Why Putin May Not Be the Man We Think He Is

REUTERS/RIA Novosti/KREMLIN

To the citizens of Russia, President Vladimir Putin is a judo-chopping, tiger-taming, Edward Snowden-protecting, U.S.-defying national hero. But according to a new book, it’s all a façade. The book, by a Moscow political scientist, claims that Putin is actually a pathetic weakling.

The controversial biography, Putin, by Stanislav Belkovsky, says that an unhappy childhood left Putin shy, unassertive, and scarred to this day. Belkovsky says the tough-guy show that Putin puts on for the Russian press is just an act to hide his insecurities.

Related: Six Reasons Vladimir Putin Is Primed for a Fall

“The small Vladimir, who grew up practically without a father and without the love and care of his parents, was a withdrawn and grim child,” Belkovsky writes, according to Der Spiegel, the German weekly news magazine. He alleges that Putin was born two years before the year he gives as his birth – and that he was born to an alcoholic father. He says Putin’s mother shipped the child off to St. Petersburg (then Leningrad), where the couple who would act as his parents raised him.

Belkovsky, described as a star columnist at a Moscow tabloid, also insinuates that Putin, who is divorced with two daughters, might be gay.
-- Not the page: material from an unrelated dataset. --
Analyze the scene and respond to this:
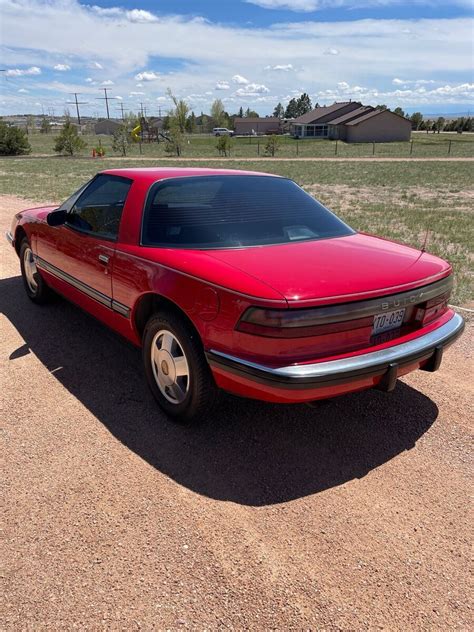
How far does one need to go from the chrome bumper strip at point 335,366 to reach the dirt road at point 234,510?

He calls the Russian president a “gay icon,” adding that in 2007 Putin participated in a “truly erotic photo session in which Putin and Prince Albert of Monaco posed topless with their fishing rods in their hands." (He stops short of calling Putin gay, hedging that "a cult figure among homosexuals is not automatically a homosexual himself.")

Related: Slide Show: Vladimir Putin: International Man of Mystery

Belkovsky offers little proof for any of this; it’s bad armchair psychology at best. He also acknowledges that people who write these kinds of things about Putin often meet unfortunate ends – he even mentions a journalist who died under mysterious circumstances after researching Putin’s background.

But the book is gaining popularity in Moscow. It’s become so popular that the Kremlin has been forced to respond to it.

“Belkovsky's remarks are lacking any basis, or as we say it in Russia: They are total rubbish,” Putin's spokesman, Dmitry Peskov, told der Spiegel.

But the cat’s outta the bag, or as they’d say in Moscow, sbilsya koshki meshok. Now, Belkovsky better be careful or he might end up mertvyy.